Un incendie, déclaré aux environs de 4 heures du matin, mardi 19 avril 2022, a ravagé tout sur son passage au marché de Beaudouin, le plus grand marché public de Jacmel. Les sapeurs-pompiers de la ville ne sont pas arrivés à circonscrire le fléau. Le marché public de Jacmel est divisé en deux parties, réparties sur trois rues. Le marché Chili, constitué d’entrepôts de fortune construits par les marchands et celui du Brésil, équivalant à deux tiers du marché abrité sous une grande construction, en partie métallique, réalisé par le Trésor public.
« Pour quel péché paie-t-on, Christ ? », s’est écriée dans une détresse contagieuse une marchande.
Les cris et les pleurs des marchands et des proches ont accentué l’atmosphère désastreuse du marché. Une foule immense constituée de gens venus des quatre coins de la ville a assisté avec impuissance à la destruction de plusieurs centaines de millions de gourdes de marchandises, achetées avec de l’argent emprunté à des taux exorbitants d’institutions de microcrédit de la place par des marchands et marchandes de la classe moyenne.
Après le drame
Il est environ 10 heures, l’étroite rue reliant St Cyr, l’extrême nord de l’avenue Baranquilla est encore bondée de gens, mais cette fois-ci de marchandes et marchands qui essaient de récupérer ce qui est récupérable. Le pavé est sale, pollué de débris de l’incendie de ce matin 19 avril au marché public de Jacmel. La partie du bâtiment logeant le marché et détruite par les flammes fume encore, des volontaires travaillent à rendre accessible la zone. Le ronflement des engins lourds au travail occupe l’espace. Des victimes expliquent à qui veut les entendre leur calvaire après ce drame. Les marchandises ont disparu dans les flammes, les dettes envers les institutions de microcredit demeurent.
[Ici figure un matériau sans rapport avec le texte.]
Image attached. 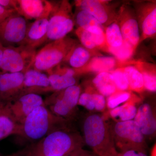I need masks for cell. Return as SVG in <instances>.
<instances>
[{"mask_svg":"<svg viewBox=\"0 0 156 156\" xmlns=\"http://www.w3.org/2000/svg\"><path fill=\"white\" fill-rule=\"evenodd\" d=\"M84 144L80 134L66 127L53 131L40 140L28 144L8 156H63L83 148Z\"/></svg>","mask_w":156,"mask_h":156,"instance_id":"1","label":"cell"},{"mask_svg":"<svg viewBox=\"0 0 156 156\" xmlns=\"http://www.w3.org/2000/svg\"><path fill=\"white\" fill-rule=\"evenodd\" d=\"M84 144L97 156H119L111 128L103 117L97 114L89 115L83 124Z\"/></svg>","mask_w":156,"mask_h":156,"instance_id":"2","label":"cell"},{"mask_svg":"<svg viewBox=\"0 0 156 156\" xmlns=\"http://www.w3.org/2000/svg\"><path fill=\"white\" fill-rule=\"evenodd\" d=\"M66 120L55 115L45 105L37 108L20 125L18 136L27 144L40 140L53 131L66 128Z\"/></svg>","mask_w":156,"mask_h":156,"instance_id":"3","label":"cell"},{"mask_svg":"<svg viewBox=\"0 0 156 156\" xmlns=\"http://www.w3.org/2000/svg\"><path fill=\"white\" fill-rule=\"evenodd\" d=\"M77 44L75 40L67 36L49 42L37 51L32 68L49 74L54 67L64 61Z\"/></svg>","mask_w":156,"mask_h":156,"instance_id":"4","label":"cell"},{"mask_svg":"<svg viewBox=\"0 0 156 156\" xmlns=\"http://www.w3.org/2000/svg\"><path fill=\"white\" fill-rule=\"evenodd\" d=\"M111 129L116 148L119 153L135 150L147 154L145 137L134 120L116 122Z\"/></svg>","mask_w":156,"mask_h":156,"instance_id":"5","label":"cell"},{"mask_svg":"<svg viewBox=\"0 0 156 156\" xmlns=\"http://www.w3.org/2000/svg\"><path fill=\"white\" fill-rule=\"evenodd\" d=\"M53 2V7L49 18L48 41L63 38L73 30L75 21L72 7L68 1Z\"/></svg>","mask_w":156,"mask_h":156,"instance_id":"6","label":"cell"},{"mask_svg":"<svg viewBox=\"0 0 156 156\" xmlns=\"http://www.w3.org/2000/svg\"><path fill=\"white\" fill-rule=\"evenodd\" d=\"M37 51L28 46L4 48L0 61V74L22 73L32 68Z\"/></svg>","mask_w":156,"mask_h":156,"instance_id":"7","label":"cell"},{"mask_svg":"<svg viewBox=\"0 0 156 156\" xmlns=\"http://www.w3.org/2000/svg\"><path fill=\"white\" fill-rule=\"evenodd\" d=\"M80 94V87L74 85L55 92L44 100L45 105L53 114L66 120L75 111Z\"/></svg>","mask_w":156,"mask_h":156,"instance_id":"8","label":"cell"},{"mask_svg":"<svg viewBox=\"0 0 156 156\" xmlns=\"http://www.w3.org/2000/svg\"><path fill=\"white\" fill-rule=\"evenodd\" d=\"M27 20L16 11L0 23V43L4 48L23 45Z\"/></svg>","mask_w":156,"mask_h":156,"instance_id":"9","label":"cell"},{"mask_svg":"<svg viewBox=\"0 0 156 156\" xmlns=\"http://www.w3.org/2000/svg\"><path fill=\"white\" fill-rule=\"evenodd\" d=\"M43 105L44 101L41 95L30 93L20 95L0 109L21 125L35 109Z\"/></svg>","mask_w":156,"mask_h":156,"instance_id":"10","label":"cell"},{"mask_svg":"<svg viewBox=\"0 0 156 156\" xmlns=\"http://www.w3.org/2000/svg\"><path fill=\"white\" fill-rule=\"evenodd\" d=\"M24 73L0 74V108L23 95Z\"/></svg>","mask_w":156,"mask_h":156,"instance_id":"11","label":"cell"},{"mask_svg":"<svg viewBox=\"0 0 156 156\" xmlns=\"http://www.w3.org/2000/svg\"><path fill=\"white\" fill-rule=\"evenodd\" d=\"M16 11L25 19L48 18L53 2L47 0H16Z\"/></svg>","mask_w":156,"mask_h":156,"instance_id":"12","label":"cell"},{"mask_svg":"<svg viewBox=\"0 0 156 156\" xmlns=\"http://www.w3.org/2000/svg\"><path fill=\"white\" fill-rule=\"evenodd\" d=\"M48 18L28 23L23 45L36 49L48 41Z\"/></svg>","mask_w":156,"mask_h":156,"instance_id":"13","label":"cell"},{"mask_svg":"<svg viewBox=\"0 0 156 156\" xmlns=\"http://www.w3.org/2000/svg\"><path fill=\"white\" fill-rule=\"evenodd\" d=\"M50 81L48 75L33 68L24 73L23 95L27 93L38 94L48 92Z\"/></svg>","mask_w":156,"mask_h":156,"instance_id":"14","label":"cell"},{"mask_svg":"<svg viewBox=\"0 0 156 156\" xmlns=\"http://www.w3.org/2000/svg\"><path fill=\"white\" fill-rule=\"evenodd\" d=\"M144 137H151L155 134L156 120L151 106L147 103L141 105L137 108L133 119Z\"/></svg>","mask_w":156,"mask_h":156,"instance_id":"15","label":"cell"},{"mask_svg":"<svg viewBox=\"0 0 156 156\" xmlns=\"http://www.w3.org/2000/svg\"><path fill=\"white\" fill-rule=\"evenodd\" d=\"M119 25L124 41L136 48L140 40L137 20L131 14L126 12L122 16Z\"/></svg>","mask_w":156,"mask_h":156,"instance_id":"16","label":"cell"},{"mask_svg":"<svg viewBox=\"0 0 156 156\" xmlns=\"http://www.w3.org/2000/svg\"><path fill=\"white\" fill-rule=\"evenodd\" d=\"M116 59L112 56H96L91 59L88 63L80 69L76 70V75L82 73L92 72L98 73H110L116 66Z\"/></svg>","mask_w":156,"mask_h":156,"instance_id":"17","label":"cell"},{"mask_svg":"<svg viewBox=\"0 0 156 156\" xmlns=\"http://www.w3.org/2000/svg\"><path fill=\"white\" fill-rule=\"evenodd\" d=\"M76 6L87 11L103 24L107 21L108 14L102 2L96 0H81L75 2Z\"/></svg>","mask_w":156,"mask_h":156,"instance_id":"18","label":"cell"},{"mask_svg":"<svg viewBox=\"0 0 156 156\" xmlns=\"http://www.w3.org/2000/svg\"><path fill=\"white\" fill-rule=\"evenodd\" d=\"M91 57V54L83 46L76 44L72 49L64 61L67 62L71 68L76 70L84 67Z\"/></svg>","mask_w":156,"mask_h":156,"instance_id":"19","label":"cell"},{"mask_svg":"<svg viewBox=\"0 0 156 156\" xmlns=\"http://www.w3.org/2000/svg\"><path fill=\"white\" fill-rule=\"evenodd\" d=\"M76 75L75 71L72 68L65 74L51 73L48 75L50 87L48 92H57L76 85Z\"/></svg>","mask_w":156,"mask_h":156,"instance_id":"20","label":"cell"},{"mask_svg":"<svg viewBox=\"0 0 156 156\" xmlns=\"http://www.w3.org/2000/svg\"><path fill=\"white\" fill-rule=\"evenodd\" d=\"M76 23L79 27L92 34L105 33L103 24L87 11L80 10L76 16Z\"/></svg>","mask_w":156,"mask_h":156,"instance_id":"21","label":"cell"},{"mask_svg":"<svg viewBox=\"0 0 156 156\" xmlns=\"http://www.w3.org/2000/svg\"><path fill=\"white\" fill-rule=\"evenodd\" d=\"M141 30L143 39L154 36L156 33V8L151 5L144 10L141 18Z\"/></svg>","mask_w":156,"mask_h":156,"instance_id":"22","label":"cell"},{"mask_svg":"<svg viewBox=\"0 0 156 156\" xmlns=\"http://www.w3.org/2000/svg\"><path fill=\"white\" fill-rule=\"evenodd\" d=\"M78 105L89 110L102 111L106 107V101L104 96L99 93L85 92L80 95Z\"/></svg>","mask_w":156,"mask_h":156,"instance_id":"23","label":"cell"},{"mask_svg":"<svg viewBox=\"0 0 156 156\" xmlns=\"http://www.w3.org/2000/svg\"><path fill=\"white\" fill-rule=\"evenodd\" d=\"M95 88L104 96L109 97L118 91L110 73L103 72L98 73L93 80Z\"/></svg>","mask_w":156,"mask_h":156,"instance_id":"24","label":"cell"},{"mask_svg":"<svg viewBox=\"0 0 156 156\" xmlns=\"http://www.w3.org/2000/svg\"><path fill=\"white\" fill-rule=\"evenodd\" d=\"M135 66L142 74L144 89L150 92H156V68L154 65L142 62H137Z\"/></svg>","mask_w":156,"mask_h":156,"instance_id":"25","label":"cell"},{"mask_svg":"<svg viewBox=\"0 0 156 156\" xmlns=\"http://www.w3.org/2000/svg\"><path fill=\"white\" fill-rule=\"evenodd\" d=\"M137 110L134 103L128 101L122 105L111 110L110 115L117 122H126L134 119Z\"/></svg>","mask_w":156,"mask_h":156,"instance_id":"26","label":"cell"},{"mask_svg":"<svg viewBox=\"0 0 156 156\" xmlns=\"http://www.w3.org/2000/svg\"><path fill=\"white\" fill-rule=\"evenodd\" d=\"M20 130V124L15 122L12 118L1 110L0 140L13 134L18 136Z\"/></svg>","mask_w":156,"mask_h":156,"instance_id":"27","label":"cell"},{"mask_svg":"<svg viewBox=\"0 0 156 156\" xmlns=\"http://www.w3.org/2000/svg\"><path fill=\"white\" fill-rule=\"evenodd\" d=\"M122 68L128 81L129 89L137 92H141L144 89L143 78L139 70L136 66H132Z\"/></svg>","mask_w":156,"mask_h":156,"instance_id":"28","label":"cell"},{"mask_svg":"<svg viewBox=\"0 0 156 156\" xmlns=\"http://www.w3.org/2000/svg\"><path fill=\"white\" fill-rule=\"evenodd\" d=\"M105 34L108 48H118L123 44L124 39L119 25L116 22L109 25L105 30Z\"/></svg>","mask_w":156,"mask_h":156,"instance_id":"29","label":"cell"},{"mask_svg":"<svg viewBox=\"0 0 156 156\" xmlns=\"http://www.w3.org/2000/svg\"><path fill=\"white\" fill-rule=\"evenodd\" d=\"M135 48L129 43L124 41L120 47L108 48V51L112 53L119 61H127L133 56Z\"/></svg>","mask_w":156,"mask_h":156,"instance_id":"30","label":"cell"},{"mask_svg":"<svg viewBox=\"0 0 156 156\" xmlns=\"http://www.w3.org/2000/svg\"><path fill=\"white\" fill-rule=\"evenodd\" d=\"M131 97V93L126 91H117L109 96L106 104L109 108L112 109L128 101Z\"/></svg>","mask_w":156,"mask_h":156,"instance_id":"31","label":"cell"},{"mask_svg":"<svg viewBox=\"0 0 156 156\" xmlns=\"http://www.w3.org/2000/svg\"><path fill=\"white\" fill-rule=\"evenodd\" d=\"M115 85L119 91H126L129 89L128 81L122 68H117L111 72Z\"/></svg>","mask_w":156,"mask_h":156,"instance_id":"32","label":"cell"},{"mask_svg":"<svg viewBox=\"0 0 156 156\" xmlns=\"http://www.w3.org/2000/svg\"><path fill=\"white\" fill-rule=\"evenodd\" d=\"M76 34L84 48L87 50L96 49L92 40V33L80 27H78L76 30Z\"/></svg>","mask_w":156,"mask_h":156,"instance_id":"33","label":"cell"},{"mask_svg":"<svg viewBox=\"0 0 156 156\" xmlns=\"http://www.w3.org/2000/svg\"><path fill=\"white\" fill-rule=\"evenodd\" d=\"M92 40L96 48L104 49L107 51L105 33L100 34H92Z\"/></svg>","mask_w":156,"mask_h":156,"instance_id":"34","label":"cell"},{"mask_svg":"<svg viewBox=\"0 0 156 156\" xmlns=\"http://www.w3.org/2000/svg\"><path fill=\"white\" fill-rule=\"evenodd\" d=\"M95 154L93 152L85 150L83 148L73 151L63 156H93Z\"/></svg>","mask_w":156,"mask_h":156,"instance_id":"35","label":"cell"},{"mask_svg":"<svg viewBox=\"0 0 156 156\" xmlns=\"http://www.w3.org/2000/svg\"><path fill=\"white\" fill-rule=\"evenodd\" d=\"M0 5L8 10L16 11V0H0Z\"/></svg>","mask_w":156,"mask_h":156,"instance_id":"36","label":"cell"},{"mask_svg":"<svg viewBox=\"0 0 156 156\" xmlns=\"http://www.w3.org/2000/svg\"><path fill=\"white\" fill-rule=\"evenodd\" d=\"M15 11L14 10H8L0 5V23Z\"/></svg>","mask_w":156,"mask_h":156,"instance_id":"37","label":"cell"},{"mask_svg":"<svg viewBox=\"0 0 156 156\" xmlns=\"http://www.w3.org/2000/svg\"><path fill=\"white\" fill-rule=\"evenodd\" d=\"M119 156H148L147 154L139 151L129 150L119 153Z\"/></svg>","mask_w":156,"mask_h":156,"instance_id":"38","label":"cell"},{"mask_svg":"<svg viewBox=\"0 0 156 156\" xmlns=\"http://www.w3.org/2000/svg\"><path fill=\"white\" fill-rule=\"evenodd\" d=\"M4 47L0 43V61L2 59V56L3 51H4Z\"/></svg>","mask_w":156,"mask_h":156,"instance_id":"39","label":"cell"},{"mask_svg":"<svg viewBox=\"0 0 156 156\" xmlns=\"http://www.w3.org/2000/svg\"><path fill=\"white\" fill-rule=\"evenodd\" d=\"M93 156H96V155L95 154V155H94Z\"/></svg>","mask_w":156,"mask_h":156,"instance_id":"40","label":"cell"},{"mask_svg":"<svg viewBox=\"0 0 156 156\" xmlns=\"http://www.w3.org/2000/svg\"><path fill=\"white\" fill-rule=\"evenodd\" d=\"M0 112H1V110H0Z\"/></svg>","mask_w":156,"mask_h":156,"instance_id":"41","label":"cell"}]
</instances>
Jaco, ainsi connu, en pantalon court et t-shirt, mocassin aux pieds, s’est appuyé à la clôture de la DGI, les sillons de ses larmes encore visibles sur ses pommettes; il explique qu’il est engagé auprès d’un microcrédit pour un prêt d’un million de gourdes à un taux de quatre pour cent.
Jaco a trois garçons et une fille, l’ainée a quinze ans; sa femme n’a aucun revenu. Sa famille vit de son commerce, malheureusement parti en fumée ce matin. Il a pleuré à chaudes larmes comme un enfant ce 19 avril. : « … Pas seulement pour la disparition de mes produits, mais surtout pour ce que je vais faire pour donner à manger à ma famille. J’aime ma femme, j’aime mes enfants, je ne peux pas les voir souffrir de faim.
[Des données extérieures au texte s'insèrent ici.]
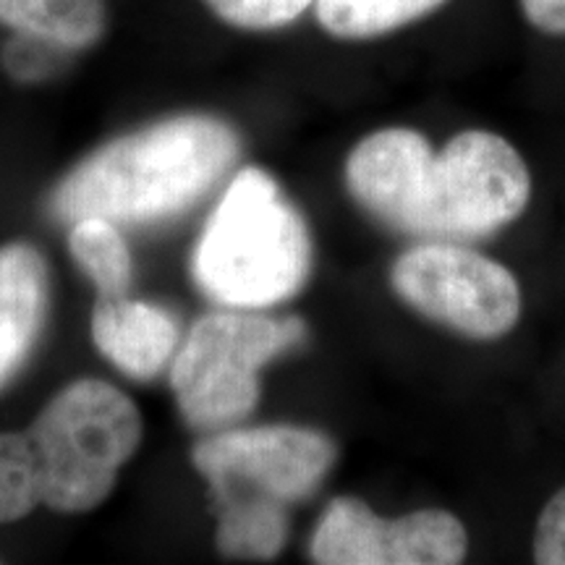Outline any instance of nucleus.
<instances>
[{
  "instance_id": "nucleus-17",
  "label": "nucleus",
  "mask_w": 565,
  "mask_h": 565,
  "mask_svg": "<svg viewBox=\"0 0 565 565\" xmlns=\"http://www.w3.org/2000/svg\"><path fill=\"white\" fill-rule=\"evenodd\" d=\"M534 561L565 565V487L542 508L534 529Z\"/></svg>"
},
{
  "instance_id": "nucleus-8",
  "label": "nucleus",
  "mask_w": 565,
  "mask_h": 565,
  "mask_svg": "<svg viewBox=\"0 0 565 565\" xmlns=\"http://www.w3.org/2000/svg\"><path fill=\"white\" fill-rule=\"evenodd\" d=\"M469 553L450 511L424 508L383 519L359 498H333L317 521L309 557L320 565H456Z\"/></svg>"
},
{
  "instance_id": "nucleus-18",
  "label": "nucleus",
  "mask_w": 565,
  "mask_h": 565,
  "mask_svg": "<svg viewBox=\"0 0 565 565\" xmlns=\"http://www.w3.org/2000/svg\"><path fill=\"white\" fill-rule=\"evenodd\" d=\"M519 6L536 32L565 38V0H519Z\"/></svg>"
},
{
  "instance_id": "nucleus-15",
  "label": "nucleus",
  "mask_w": 565,
  "mask_h": 565,
  "mask_svg": "<svg viewBox=\"0 0 565 565\" xmlns=\"http://www.w3.org/2000/svg\"><path fill=\"white\" fill-rule=\"evenodd\" d=\"M40 505V471L30 437L0 433V526L24 521Z\"/></svg>"
},
{
  "instance_id": "nucleus-7",
  "label": "nucleus",
  "mask_w": 565,
  "mask_h": 565,
  "mask_svg": "<svg viewBox=\"0 0 565 565\" xmlns=\"http://www.w3.org/2000/svg\"><path fill=\"white\" fill-rule=\"evenodd\" d=\"M335 461L333 437L299 424L215 429L192 448L196 475L215 503L265 498L291 508L320 490Z\"/></svg>"
},
{
  "instance_id": "nucleus-9",
  "label": "nucleus",
  "mask_w": 565,
  "mask_h": 565,
  "mask_svg": "<svg viewBox=\"0 0 565 565\" xmlns=\"http://www.w3.org/2000/svg\"><path fill=\"white\" fill-rule=\"evenodd\" d=\"M89 333L105 362L131 380L158 377L181 345V328L166 307L129 296H100Z\"/></svg>"
},
{
  "instance_id": "nucleus-2",
  "label": "nucleus",
  "mask_w": 565,
  "mask_h": 565,
  "mask_svg": "<svg viewBox=\"0 0 565 565\" xmlns=\"http://www.w3.org/2000/svg\"><path fill=\"white\" fill-rule=\"evenodd\" d=\"M242 152L238 131L207 113H181L110 139L51 194L63 223L105 217L116 225L175 221L202 202Z\"/></svg>"
},
{
  "instance_id": "nucleus-3",
  "label": "nucleus",
  "mask_w": 565,
  "mask_h": 565,
  "mask_svg": "<svg viewBox=\"0 0 565 565\" xmlns=\"http://www.w3.org/2000/svg\"><path fill=\"white\" fill-rule=\"evenodd\" d=\"M315 244L303 215L263 168L233 175L196 238V288L228 309H265L294 299L312 278Z\"/></svg>"
},
{
  "instance_id": "nucleus-12",
  "label": "nucleus",
  "mask_w": 565,
  "mask_h": 565,
  "mask_svg": "<svg viewBox=\"0 0 565 565\" xmlns=\"http://www.w3.org/2000/svg\"><path fill=\"white\" fill-rule=\"evenodd\" d=\"M215 547L238 561H275L291 532L288 508L265 498L217 500Z\"/></svg>"
},
{
  "instance_id": "nucleus-1",
  "label": "nucleus",
  "mask_w": 565,
  "mask_h": 565,
  "mask_svg": "<svg viewBox=\"0 0 565 565\" xmlns=\"http://www.w3.org/2000/svg\"><path fill=\"white\" fill-rule=\"evenodd\" d=\"M345 186L387 228L424 242H469L524 215L532 173L494 131H461L435 152L424 134L391 126L353 147Z\"/></svg>"
},
{
  "instance_id": "nucleus-4",
  "label": "nucleus",
  "mask_w": 565,
  "mask_h": 565,
  "mask_svg": "<svg viewBox=\"0 0 565 565\" xmlns=\"http://www.w3.org/2000/svg\"><path fill=\"white\" fill-rule=\"evenodd\" d=\"M24 433L38 461L42 505L79 515L97 511L116 490L145 422L121 387L82 377L63 385Z\"/></svg>"
},
{
  "instance_id": "nucleus-13",
  "label": "nucleus",
  "mask_w": 565,
  "mask_h": 565,
  "mask_svg": "<svg viewBox=\"0 0 565 565\" xmlns=\"http://www.w3.org/2000/svg\"><path fill=\"white\" fill-rule=\"evenodd\" d=\"M448 0H317L322 30L338 40H374L404 30Z\"/></svg>"
},
{
  "instance_id": "nucleus-5",
  "label": "nucleus",
  "mask_w": 565,
  "mask_h": 565,
  "mask_svg": "<svg viewBox=\"0 0 565 565\" xmlns=\"http://www.w3.org/2000/svg\"><path fill=\"white\" fill-rule=\"evenodd\" d=\"M307 335V322L296 315L228 307L202 315L168 366L183 424L204 435L236 427L259 404L265 366L299 349Z\"/></svg>"
},
{
  "instance_id": "nucleus-11",
  "label": "nucleus",
  "mask_w": 565,
  "mask_h": 565,
  "mask_svg": "<svg viewBox=\"0 0 565 565\" xmlns=\"http://www.w3.org/2000/svg\"><path fill=\"white\" fill-rule=\"evenodd\" d=\"M0 21L13 32L63 51H87L108 26L105 0H0Z\"/></svg>"
},
{
  "instance_id": "nucleus-16",
  "label": "nucleus",
  "mask_w": 565,
  "mask_h": 565,
  "mask_svg": "<svg viewBox=\"0 0 565 565\" xmlns=\"http://www.w3.org/2000/svg\"><path fill=\"white\" fill-rule=\"evenodd\" d=\"M317 0H204L228 26L244 32H273L294 24Z\"/></svg>"
},
{
  "instance_id": "nucleus-14",
  "label": "nucleus",
  "mask_w": 565,
  "mask_h": 565,
  "mask_svg": "<svg viewBox=\"0 0 565 565\" xmlns=\"http://www.w3.org/2000/svg\"><path fill=\"white\" fill-rule=\"evenodd\" d=\"M68 252L100 296H126L134 263L121 225L105 217H79L71 223Z\"/></svg>"
},
{
  "instance_id": "nucleus-10",
  "label": "nucleus",
  "mask_w": 565,
  "mask_h": 565,
  "mask_svg": "<svg viewBox=\"0 0 565 565\" xmlns=\"http://www.w3.org/2000/svg\"><path fill=\"white\" fill-rule=\"evenodd\" d=\"M51 315V267L30 242L0 246V391L38 349Z\"/></svg>"
},
{
  "instance_id": "nucleus-6",
  "label": "nucleus",
  "mask_w": 565,
  "mask_h": 565,
  "mask_svg": "<svg viewBox=\"0 0 565 565\" xmlns=\"http://www.w3.org/2000/svg\"><path fill=\"white\" fill-rule=\"evenodd\" d=\"M395 296L454 333L498 341L521 317V288L505 265L456 242L416 244L391 267Z\"/></svg>"
}]
</instances>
Aujourd’hui, je sais que ma famille immédiate va s’occuper d’elle, mais après ? A trente-cinq ans, est-ce que c’est une bonne chose pour moi de voir ma famille nourrie par les proches de ma femme ? Est-ce possible? J’ai l’impression que je viens de retourner à mes quatorze ans. »
Magda, elle, avoue ignorer comment sécher ses larmes. A quarante cinq ans, elle va devoir utiliser une partie de sa retraite pour démarrer son commerce.
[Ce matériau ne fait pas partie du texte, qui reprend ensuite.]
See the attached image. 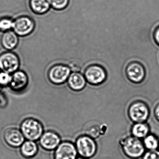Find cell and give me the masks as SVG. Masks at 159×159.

« Le microcrédit est le cadet de mes soucis. Je n’ai pas été brillante à l’école dès l’âge de quinze ans; j’ai abandonné l’école pour emprunter la même voie que ma mère. J’ai beaucoup économisé, en assurant le bien être de mes cinq enfants. Mon commerce valait environ trois cent mille gourdes. Une somme que je vais puiser dans mes économies pour redémarrer. Je sais que l’État haïtien ne va pas nous accompagner », souligne Magda.
Sur les ondes, la mairie de Jacmel, première concernée par ce drame, appelle à la compréhension de la population haïtienne face à son impuissance. La police, la justice et la délégation du Sud’Est esquivent habilement la presse, et refusent de commenter.